Challenge: Arrange every line of the records below as a numbered list, leaving out the blank lines.

Dataset records:
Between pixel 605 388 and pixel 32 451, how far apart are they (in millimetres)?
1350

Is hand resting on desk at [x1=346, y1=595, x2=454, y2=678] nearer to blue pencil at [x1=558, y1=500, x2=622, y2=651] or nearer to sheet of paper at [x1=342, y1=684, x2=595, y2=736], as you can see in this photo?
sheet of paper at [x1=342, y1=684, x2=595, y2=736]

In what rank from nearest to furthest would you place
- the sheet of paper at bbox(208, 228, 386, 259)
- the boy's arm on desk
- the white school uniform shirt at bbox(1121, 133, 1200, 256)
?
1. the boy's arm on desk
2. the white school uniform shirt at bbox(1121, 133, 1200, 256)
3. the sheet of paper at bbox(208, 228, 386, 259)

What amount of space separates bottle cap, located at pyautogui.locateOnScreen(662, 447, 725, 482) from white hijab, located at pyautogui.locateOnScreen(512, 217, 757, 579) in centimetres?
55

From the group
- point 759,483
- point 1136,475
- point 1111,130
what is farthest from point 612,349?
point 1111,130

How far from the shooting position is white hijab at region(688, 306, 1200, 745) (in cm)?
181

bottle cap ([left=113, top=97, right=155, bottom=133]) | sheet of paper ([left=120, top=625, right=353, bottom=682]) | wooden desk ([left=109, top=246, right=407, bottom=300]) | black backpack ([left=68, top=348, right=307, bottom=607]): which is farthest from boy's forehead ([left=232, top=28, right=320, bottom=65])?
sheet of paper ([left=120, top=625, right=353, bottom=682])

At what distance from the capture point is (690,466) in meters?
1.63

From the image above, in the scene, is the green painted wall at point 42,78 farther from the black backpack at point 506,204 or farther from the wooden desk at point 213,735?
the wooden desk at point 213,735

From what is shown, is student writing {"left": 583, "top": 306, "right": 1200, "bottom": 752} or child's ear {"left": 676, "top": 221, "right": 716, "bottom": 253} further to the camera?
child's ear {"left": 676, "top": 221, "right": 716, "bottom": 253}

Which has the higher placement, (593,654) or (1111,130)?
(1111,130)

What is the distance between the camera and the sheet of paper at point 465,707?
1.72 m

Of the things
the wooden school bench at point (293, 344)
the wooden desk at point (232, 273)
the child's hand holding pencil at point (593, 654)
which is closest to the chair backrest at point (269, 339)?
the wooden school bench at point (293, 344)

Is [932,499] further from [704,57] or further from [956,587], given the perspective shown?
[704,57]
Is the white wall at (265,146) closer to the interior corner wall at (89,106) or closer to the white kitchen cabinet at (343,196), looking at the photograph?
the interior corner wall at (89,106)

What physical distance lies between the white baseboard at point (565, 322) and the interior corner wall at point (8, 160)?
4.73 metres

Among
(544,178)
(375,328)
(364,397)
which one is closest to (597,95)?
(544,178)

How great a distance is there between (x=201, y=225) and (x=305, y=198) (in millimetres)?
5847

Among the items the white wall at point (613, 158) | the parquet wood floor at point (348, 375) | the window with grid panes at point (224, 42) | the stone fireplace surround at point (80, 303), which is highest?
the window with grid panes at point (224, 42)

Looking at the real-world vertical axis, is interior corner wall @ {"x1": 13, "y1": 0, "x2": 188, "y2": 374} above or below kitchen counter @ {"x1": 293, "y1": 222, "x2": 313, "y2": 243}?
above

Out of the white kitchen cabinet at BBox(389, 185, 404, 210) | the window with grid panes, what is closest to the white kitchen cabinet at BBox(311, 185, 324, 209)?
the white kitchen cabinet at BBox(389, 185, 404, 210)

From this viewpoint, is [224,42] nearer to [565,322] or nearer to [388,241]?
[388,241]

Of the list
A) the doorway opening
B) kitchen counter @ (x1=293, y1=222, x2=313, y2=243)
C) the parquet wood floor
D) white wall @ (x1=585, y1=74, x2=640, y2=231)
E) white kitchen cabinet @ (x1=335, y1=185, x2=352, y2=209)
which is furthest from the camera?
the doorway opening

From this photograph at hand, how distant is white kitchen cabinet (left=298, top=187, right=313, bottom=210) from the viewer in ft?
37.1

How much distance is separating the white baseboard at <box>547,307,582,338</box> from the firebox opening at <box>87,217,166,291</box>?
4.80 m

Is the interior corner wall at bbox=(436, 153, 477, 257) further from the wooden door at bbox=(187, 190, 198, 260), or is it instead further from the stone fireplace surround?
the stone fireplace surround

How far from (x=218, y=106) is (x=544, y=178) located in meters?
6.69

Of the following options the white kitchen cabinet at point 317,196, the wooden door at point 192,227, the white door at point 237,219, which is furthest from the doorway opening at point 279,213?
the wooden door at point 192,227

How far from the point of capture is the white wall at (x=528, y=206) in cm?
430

Reply to the task:
1. Between pixel 605 388 and pixel 32 451, how far apart are they (in millimetres)?
2. 1350
3. Is hand resting on desk at [x1=346, y1=595, x2=454, y2=678] nearer to blue pencil at [x1=558, y1=500, x2=622, y2=651] or nearer to sheet of paper at [x1=342, y1=684, x2=595, y2=736], as you can see in this photo?
4. sheet of paper at [x1=342, y1=684, x2=595, y2=736]
5. In what rank from nearest to furthest would you place
6. - the sheet of paper at bbox(208, 228, 386, 259)
7. - the boy's arm on desk
8. - the white school uniform shirt at bbox(1121, 133, 1200, 256)
9. ?
10. 1. the boy's arm on desk
11. 2. the white school uniform shirt at bbox(1121, 133, 1200, 256)
12. 3. the sheet of paper at bbox(208, 228, 386, 259)
13. What amount of space separates bottle cap, located at pyautogui.locateOnScreen(662, 447, 725, 482) from white hijab, located at pyautogui.locateOnScreen(512, 217, 757, 579) in centimetres?
14. 55
15. From the group
16. - point 759,483
17. - point 1136,475
18. - point 1111,130
19. what is farthest from point 612,349?
20. point 1111,130
21. How far from the shooting position is white hijab at region(688, 306, 1200, 745) (in cm)?
22. 181
23. bottle cap ([left=113, top=97, right=155, bottom=133]) | sheet of paper ([left=120, top=625, right=353, bottom=682]) | wooden desk ([left=109, top=246, right=407, bottom=300]) | black backpack ([left=68, top=348, right=307, bottom=607]): which is farthest from boy's forehead ([left=232, top=28, right=320, bottom=65])?
24. sheet of paper ([left=120, top=625, right=353, bottom=682])
25. At what distance from the capture point is (690,466) in meters?
26. 1.63
27. From the image above, in the scene, is the green painted wall at point 42,78 farther from the black backpack at point 506,204 or farther from the wooden desk at point 213,735?
28. the wooden desk at point 213,735
29. From what is shown, is student writing {"left": 583, "top": 306, "right": 1200, "bottom": 752} or child's ear {"left": 676, "top": 221, "right": 716, "bottom": 253} further to the camera?
30. child's ear {"left": 676, "top": 221, "right": 716, "bottom": 253}
31. Which has the higher placement, (593,654) or (1111,130)?
32. (1111,130)
33. What is the distance between the camera and the sheet of paper at point 465,707?
34. 1.72 m
35. Of the things
36. the wooden school bench at point (293, 344)
37. the wooden desk at point (232, 273)
38. the child's hand holding pencil at point (593, 654)
39. which is closest to the chair backrest at point (269, 339)?
40. the wooden school bench at point (293, 344)
41. Is [932,499] further from [704,57] or further from [956,587], given the perspective shown?
42. [704,57]
43. Is the white wall at (265,146) closer to the interior corner wall at (89,106) or closer to the white kitchen cabinet at (343,196), looking at the photograph?
44. the interior corner wall at (89,106)
45. What physical distance lies between the white baseboard at point (565, 322) and the interior corner wall at point (8, 160)?
46. 4.73 metres
47. Among
48. (544,178)
49. (375,328)
50. (364,397)
51. which one is closest to (597,95)?
52. (544,178)
53. How great a distance is there between (x=201, y=225) and (x=305, y=198) (in millimetres)?
54. 5847
55. Among the items the white wall at point (613, 158) | the parquet wood floor at point (348, 375) | the window with grid panes at point (224, 42) | the stone fireplace surround at point (80, 303), which is highest?
56. the window with grid panes at point (224, 42)
57. Looking at the real-world vertical axis, is interior corner wall @ {"x1": 13, "y1": 0, "x2": 188, "y2": 374} above or below kitchen counter @ {"x1": 293, "y1": 222, "x2": 313, "y2": 243}?
58. above
59. Out of the white kitchen cabinet at BBox(389, 185, 404, 210) | the window with grid panes, what is closest to the white kitchen cabinet at BBox(311, 185, 324, 209)?
60. the white kitchen cabinet at BBox(389, 185, 404, 210)
61. From this viewpoint, is [224,42] nearer to [565,322] or nearer to [388,241]?
62. [388,241]
63. Of the list
64. A) the doorway opening
65. B) kitchen counter @ (x1=293, y1=222, x2=313, y2=243)
66. C) the parquet wood floor
67. D) white wall @ (x1=585, y1=74, x2=640, y2=231)
68. E) white kitchen cabinet @ (x1=335, y1=185, x2=352, y2=209)
69. which is furthest from the camera?
70. the doorway opening
71. From this photograph at hand, how distant is white kitchen cabinet (left=298, top=187, right=313, bottom=210) from the viewer in ft?
72. 37.1
73. How much distance is separating the white baseboard at <box>547,307,582,338</box> from the firebox opening at <box>87,217,166,291</box>?
74. 4.80 m
75. Is the interior corner wall at bbox=(436, 153, 477, 257) further from the wooden door at bbox=(187, 190, 198, 260), or is it instead further from the stone fireplace surround?
76. the stone fireplace surround
77. How far from (x=218, y=106) is (x=544, y=178) located in meters?
78. 6.69
79. Of the following options the white kitchen cabinet at point 317,196, the wooden door at point 192,227, the white door at point 237,219, which is furthest from the doorway opening at point 279,213?
80. the wooden door at point 192,227
81. How far from the point of capture is the white wall at (x=528, y=206) in cm?
82. 430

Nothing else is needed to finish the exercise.